- [Document section]:

For the articles of this cluster, three historical stages in the interlacing of politics and aesthetics are of paramount significance. The first stage is the “aestheticization of the political” in the totalitarian regimes of Europe in the first half of the twentieth century.[11] This prehistory of the neo-avant-gardes provides the backdrop of the opening article about the “demilitarization of language” by the Sound poets of the European post-war decades.[12] It also serves as a historical reference point in the subsequent analysis, which focuses on competing strategies to intervene into the suppression of the National Socialist past in the German-speaking area. At that time the neo-avant-garde politics of form was, however, no less shaped by the ongoing, second relevant historical stage: the significantly accelerated aestheticization of everyday life in the 1950s and 1960s. These decades produced a mass-cultural pressure to conform while simultaneously opening up spaces for subcultural and “alternative” politics of (life)style, a topic that the article about the transnational and institutional politics of the Beat movement addresses. The third stage is the one currently debated as postmodernity, metamodernity, or as “cultural logic of late capitalism,” and provides the background for the final article about the “post-avant politics of form” in contemporary Language poetry.[13]
The collaboratively written articles thus complement each other in terms of methodology, but they also allow for a chronological reading, according to the three historical stages outlined above. Based on this twofold approach, they are conceptualized as exemplary contributions to a revisited history of literary neo-avant-gardes, addressing paradigmatic historical changes within the relation of politics and aesthetics that distinctively reconfigured the possibilities of aesthetic interventions. The underlying comparative focus on the literature of European and US neo-avant-gardes aims not only to foreground the relevance of geopolitical contexts; it also serves to consider the interplay of competing cultures and politics of modernization, modernity and modernism, including their manifold successors.
II.
Good reasons could be found to end the introduction of the present cluster at this point. However, two further points need to be addressed in this introduction. One is the question of why we use the term “neo-avant-garde” to analyze literary practices, although it is currently primarily anchored in art history, and although alternative umbrella terms (postwar avant-gardes, experimental literature, etc.) and numerous subcategories (concrete poetry, sound poetry, etc.) tend to be more common. On the other hand, it remains to be clarified how our concern to “revisit” neo-avant-garde politics of form relates to established positions of neo-avant-garde theory and research.

- [Listing]:
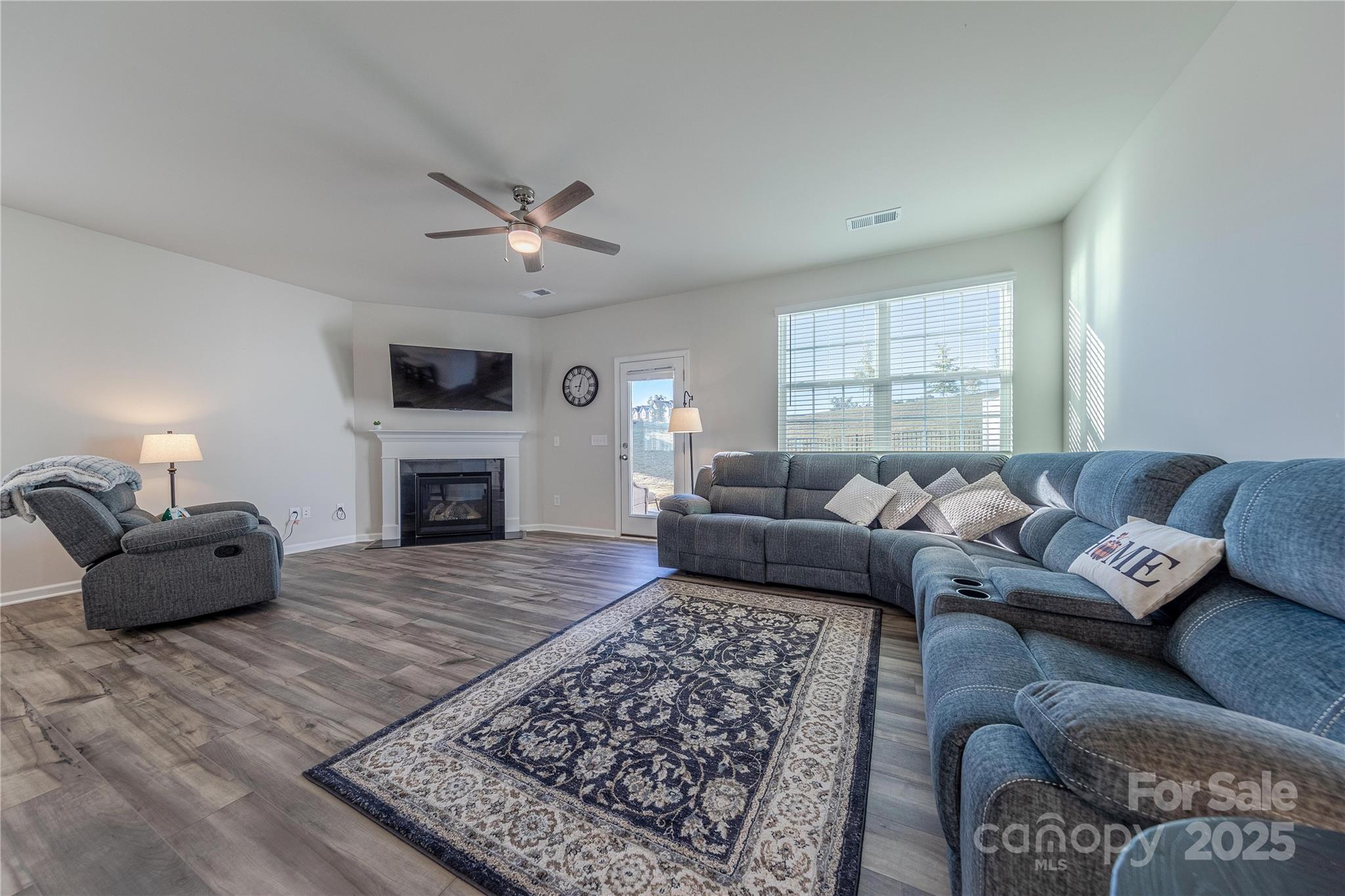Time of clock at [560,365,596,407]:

...

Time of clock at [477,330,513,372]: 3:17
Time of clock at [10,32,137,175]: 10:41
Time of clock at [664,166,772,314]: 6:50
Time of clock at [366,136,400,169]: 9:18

- [The task]: Rewrite the passage of the neo-avant-garde introduction starting at "Good reasons could" and ending at "theory and research.", replacing "umbrella terms" with "general labels".

- [Exercise result]:
Good reasons could be found to end the introduction of the present cluster at this point. However, two further points need to be addressed in this introduction. One is the question of why we use the term “neo-avant-garde” to analyze literary practices, although it is currently primarily anchored in art history, and although alternative general labels (postwar avant-gardes, experimental literature, etc.) and numerous subcategories (concrete poetry, sound poetry, etc.) tend to be more common. On the other hand, it remains to be clarified how our concern to “revisit” neo-avant-garde politics of form relates to established positions of neo-avant-garde theory and research.